▸ **Exercise aim**
Give the number of lines in the entries below that contain the string "above". Case counts, and the reply should be the number alone.
--- Begin Raw data ---
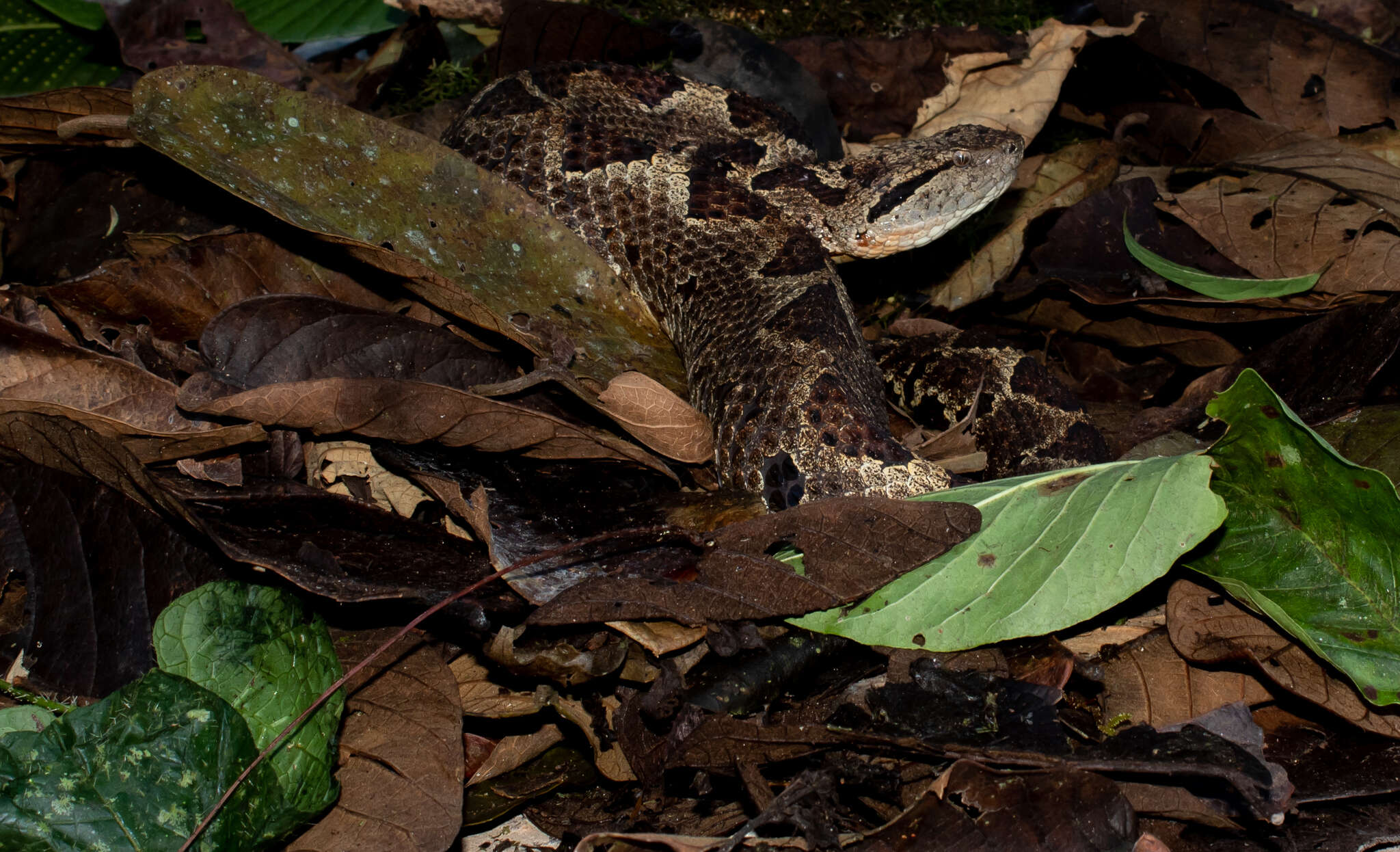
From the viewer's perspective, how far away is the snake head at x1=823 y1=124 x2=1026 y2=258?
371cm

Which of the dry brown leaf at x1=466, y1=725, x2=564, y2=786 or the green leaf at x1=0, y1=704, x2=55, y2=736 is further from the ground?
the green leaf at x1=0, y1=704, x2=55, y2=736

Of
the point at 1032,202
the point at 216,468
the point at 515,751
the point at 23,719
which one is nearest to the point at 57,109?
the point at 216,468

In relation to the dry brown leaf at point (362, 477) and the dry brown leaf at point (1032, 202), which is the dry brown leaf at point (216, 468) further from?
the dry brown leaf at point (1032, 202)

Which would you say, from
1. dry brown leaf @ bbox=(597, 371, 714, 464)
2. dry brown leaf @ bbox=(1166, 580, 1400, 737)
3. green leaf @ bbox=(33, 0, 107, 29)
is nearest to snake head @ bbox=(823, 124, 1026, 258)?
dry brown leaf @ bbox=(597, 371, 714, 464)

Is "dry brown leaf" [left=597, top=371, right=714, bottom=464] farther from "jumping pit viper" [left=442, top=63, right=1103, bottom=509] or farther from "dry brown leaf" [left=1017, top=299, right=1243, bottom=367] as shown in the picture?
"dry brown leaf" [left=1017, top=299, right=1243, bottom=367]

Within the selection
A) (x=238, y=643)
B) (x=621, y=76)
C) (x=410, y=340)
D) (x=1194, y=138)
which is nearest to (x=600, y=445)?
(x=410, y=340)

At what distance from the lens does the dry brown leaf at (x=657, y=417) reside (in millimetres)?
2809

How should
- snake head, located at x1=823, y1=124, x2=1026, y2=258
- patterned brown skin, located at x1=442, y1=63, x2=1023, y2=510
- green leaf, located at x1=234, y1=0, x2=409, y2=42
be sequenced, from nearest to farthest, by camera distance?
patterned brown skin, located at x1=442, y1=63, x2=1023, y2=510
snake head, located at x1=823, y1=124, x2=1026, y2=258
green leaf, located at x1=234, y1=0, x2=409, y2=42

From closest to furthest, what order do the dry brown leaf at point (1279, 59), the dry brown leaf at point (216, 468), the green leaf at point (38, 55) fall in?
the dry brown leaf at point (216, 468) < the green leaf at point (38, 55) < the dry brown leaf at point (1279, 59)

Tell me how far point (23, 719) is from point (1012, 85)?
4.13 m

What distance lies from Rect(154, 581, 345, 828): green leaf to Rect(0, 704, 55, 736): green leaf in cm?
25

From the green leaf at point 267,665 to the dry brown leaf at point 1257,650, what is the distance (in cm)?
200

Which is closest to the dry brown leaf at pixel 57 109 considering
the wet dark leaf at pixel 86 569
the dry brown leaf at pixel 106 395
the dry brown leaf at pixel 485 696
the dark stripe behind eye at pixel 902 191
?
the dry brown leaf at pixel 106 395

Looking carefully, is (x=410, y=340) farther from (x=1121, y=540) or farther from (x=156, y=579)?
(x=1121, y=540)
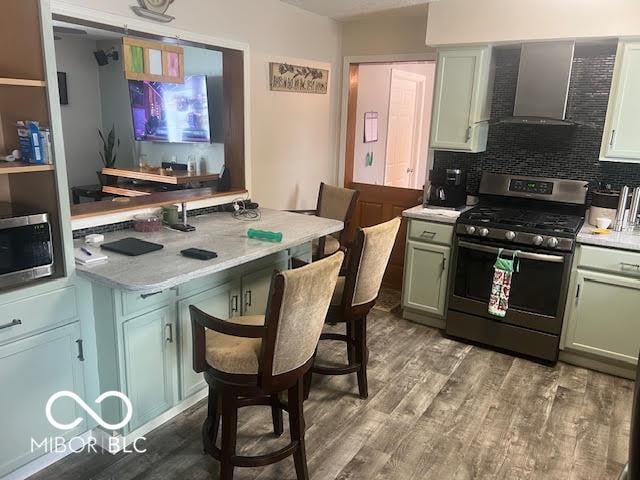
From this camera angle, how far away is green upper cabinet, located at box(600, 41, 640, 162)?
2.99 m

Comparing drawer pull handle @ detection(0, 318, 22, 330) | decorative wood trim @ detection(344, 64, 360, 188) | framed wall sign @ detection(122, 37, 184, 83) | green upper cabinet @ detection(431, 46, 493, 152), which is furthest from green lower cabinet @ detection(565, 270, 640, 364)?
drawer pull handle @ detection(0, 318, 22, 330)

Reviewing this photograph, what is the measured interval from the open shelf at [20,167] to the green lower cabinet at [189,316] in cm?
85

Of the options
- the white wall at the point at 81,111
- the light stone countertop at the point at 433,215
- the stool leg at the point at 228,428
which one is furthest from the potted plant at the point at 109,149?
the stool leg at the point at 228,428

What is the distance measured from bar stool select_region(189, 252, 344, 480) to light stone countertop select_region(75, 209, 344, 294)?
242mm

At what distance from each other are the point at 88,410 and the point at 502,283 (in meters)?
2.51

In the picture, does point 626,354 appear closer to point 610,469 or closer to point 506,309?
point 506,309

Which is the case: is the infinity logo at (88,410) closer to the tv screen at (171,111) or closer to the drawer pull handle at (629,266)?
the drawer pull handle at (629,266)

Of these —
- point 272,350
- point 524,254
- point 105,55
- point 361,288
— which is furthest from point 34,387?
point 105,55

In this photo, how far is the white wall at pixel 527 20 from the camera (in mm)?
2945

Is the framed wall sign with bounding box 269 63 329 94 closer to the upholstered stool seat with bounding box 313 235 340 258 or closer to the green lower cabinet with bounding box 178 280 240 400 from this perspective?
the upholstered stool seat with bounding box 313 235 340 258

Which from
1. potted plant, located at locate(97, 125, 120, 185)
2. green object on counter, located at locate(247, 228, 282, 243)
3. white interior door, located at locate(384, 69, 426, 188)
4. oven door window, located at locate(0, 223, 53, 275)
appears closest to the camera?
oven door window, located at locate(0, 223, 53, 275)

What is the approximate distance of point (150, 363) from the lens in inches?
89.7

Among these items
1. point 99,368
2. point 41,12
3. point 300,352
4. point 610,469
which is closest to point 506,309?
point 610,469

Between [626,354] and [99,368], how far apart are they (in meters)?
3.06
--- End Raw data ---
--- Begin Raw data ---
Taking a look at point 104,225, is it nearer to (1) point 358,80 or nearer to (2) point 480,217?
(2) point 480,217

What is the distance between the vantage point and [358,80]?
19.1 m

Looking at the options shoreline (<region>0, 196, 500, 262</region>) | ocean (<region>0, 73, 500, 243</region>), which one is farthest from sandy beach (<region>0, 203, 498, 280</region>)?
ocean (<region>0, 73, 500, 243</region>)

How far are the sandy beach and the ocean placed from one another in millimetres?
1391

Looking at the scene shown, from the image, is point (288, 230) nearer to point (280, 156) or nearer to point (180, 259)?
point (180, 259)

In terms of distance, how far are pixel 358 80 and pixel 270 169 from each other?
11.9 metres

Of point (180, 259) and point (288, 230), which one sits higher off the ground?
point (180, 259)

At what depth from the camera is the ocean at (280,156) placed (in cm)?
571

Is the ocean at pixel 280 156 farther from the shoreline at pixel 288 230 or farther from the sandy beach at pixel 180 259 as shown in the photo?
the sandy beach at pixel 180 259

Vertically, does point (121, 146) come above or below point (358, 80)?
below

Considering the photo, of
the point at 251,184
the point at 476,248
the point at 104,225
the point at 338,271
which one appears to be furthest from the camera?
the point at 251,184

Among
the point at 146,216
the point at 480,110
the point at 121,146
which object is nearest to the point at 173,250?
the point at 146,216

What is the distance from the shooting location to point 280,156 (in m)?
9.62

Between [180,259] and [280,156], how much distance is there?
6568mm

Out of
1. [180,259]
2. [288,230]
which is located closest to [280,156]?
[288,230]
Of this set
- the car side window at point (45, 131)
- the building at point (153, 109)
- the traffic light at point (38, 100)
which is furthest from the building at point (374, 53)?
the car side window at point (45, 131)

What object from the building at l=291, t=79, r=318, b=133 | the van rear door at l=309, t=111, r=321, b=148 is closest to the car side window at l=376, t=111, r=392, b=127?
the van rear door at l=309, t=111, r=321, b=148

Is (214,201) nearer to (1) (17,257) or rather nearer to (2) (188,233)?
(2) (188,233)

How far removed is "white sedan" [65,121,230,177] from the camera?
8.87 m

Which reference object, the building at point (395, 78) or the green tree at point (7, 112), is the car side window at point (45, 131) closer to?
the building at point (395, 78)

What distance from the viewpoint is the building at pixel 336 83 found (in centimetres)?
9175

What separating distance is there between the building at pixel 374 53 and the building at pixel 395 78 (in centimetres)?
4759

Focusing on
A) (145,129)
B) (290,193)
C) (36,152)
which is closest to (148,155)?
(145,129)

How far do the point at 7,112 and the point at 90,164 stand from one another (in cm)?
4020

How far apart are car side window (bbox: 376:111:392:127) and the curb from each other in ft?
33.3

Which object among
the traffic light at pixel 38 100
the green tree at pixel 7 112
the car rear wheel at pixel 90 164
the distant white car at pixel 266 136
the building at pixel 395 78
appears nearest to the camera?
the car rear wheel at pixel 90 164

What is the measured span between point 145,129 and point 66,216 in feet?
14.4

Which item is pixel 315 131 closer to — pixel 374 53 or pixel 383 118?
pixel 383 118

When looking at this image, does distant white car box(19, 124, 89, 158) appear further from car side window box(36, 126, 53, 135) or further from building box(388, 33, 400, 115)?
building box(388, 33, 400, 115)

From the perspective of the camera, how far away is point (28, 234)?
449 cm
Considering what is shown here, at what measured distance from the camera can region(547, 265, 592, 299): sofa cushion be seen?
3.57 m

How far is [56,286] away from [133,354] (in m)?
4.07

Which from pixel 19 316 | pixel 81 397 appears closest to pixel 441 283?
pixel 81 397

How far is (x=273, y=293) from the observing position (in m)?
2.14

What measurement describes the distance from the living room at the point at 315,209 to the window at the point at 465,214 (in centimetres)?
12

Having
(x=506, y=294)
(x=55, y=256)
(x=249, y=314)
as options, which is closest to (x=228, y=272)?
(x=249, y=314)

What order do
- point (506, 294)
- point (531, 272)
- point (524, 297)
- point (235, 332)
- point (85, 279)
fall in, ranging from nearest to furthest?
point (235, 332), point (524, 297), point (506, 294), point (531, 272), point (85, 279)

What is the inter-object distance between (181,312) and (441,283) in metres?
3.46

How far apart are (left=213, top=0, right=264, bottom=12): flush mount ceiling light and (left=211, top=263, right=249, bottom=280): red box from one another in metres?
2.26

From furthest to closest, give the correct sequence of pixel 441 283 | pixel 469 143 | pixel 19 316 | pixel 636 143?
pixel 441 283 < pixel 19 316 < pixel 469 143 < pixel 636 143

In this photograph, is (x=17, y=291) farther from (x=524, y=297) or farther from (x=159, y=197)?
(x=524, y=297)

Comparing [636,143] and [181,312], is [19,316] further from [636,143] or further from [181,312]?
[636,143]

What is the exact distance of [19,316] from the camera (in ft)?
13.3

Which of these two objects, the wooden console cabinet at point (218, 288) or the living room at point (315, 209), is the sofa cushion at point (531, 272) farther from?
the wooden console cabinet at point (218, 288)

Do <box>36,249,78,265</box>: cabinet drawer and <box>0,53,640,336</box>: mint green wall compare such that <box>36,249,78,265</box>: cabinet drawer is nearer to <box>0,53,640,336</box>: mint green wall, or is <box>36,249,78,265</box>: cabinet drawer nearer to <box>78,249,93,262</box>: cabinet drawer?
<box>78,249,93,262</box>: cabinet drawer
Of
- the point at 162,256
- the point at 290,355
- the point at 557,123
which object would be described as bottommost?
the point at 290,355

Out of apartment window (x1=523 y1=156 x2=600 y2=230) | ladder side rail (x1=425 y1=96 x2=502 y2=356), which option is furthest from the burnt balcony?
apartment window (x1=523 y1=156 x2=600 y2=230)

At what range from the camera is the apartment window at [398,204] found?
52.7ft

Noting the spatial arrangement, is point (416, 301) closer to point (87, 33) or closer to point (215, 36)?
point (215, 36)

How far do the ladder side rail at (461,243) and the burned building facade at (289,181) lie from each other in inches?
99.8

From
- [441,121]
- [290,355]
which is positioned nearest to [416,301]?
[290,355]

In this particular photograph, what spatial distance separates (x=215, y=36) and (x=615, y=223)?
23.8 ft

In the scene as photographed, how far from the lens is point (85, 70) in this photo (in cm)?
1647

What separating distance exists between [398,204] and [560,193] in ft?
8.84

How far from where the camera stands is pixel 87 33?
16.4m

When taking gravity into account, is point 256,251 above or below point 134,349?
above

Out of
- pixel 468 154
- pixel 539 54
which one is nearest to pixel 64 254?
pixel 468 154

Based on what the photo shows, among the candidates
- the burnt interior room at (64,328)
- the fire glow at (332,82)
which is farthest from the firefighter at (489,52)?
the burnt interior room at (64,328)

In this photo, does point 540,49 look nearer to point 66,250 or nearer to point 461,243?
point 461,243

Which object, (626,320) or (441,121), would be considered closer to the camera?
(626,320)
--- End Raw data ---
▸ **Answer to this exercise**
3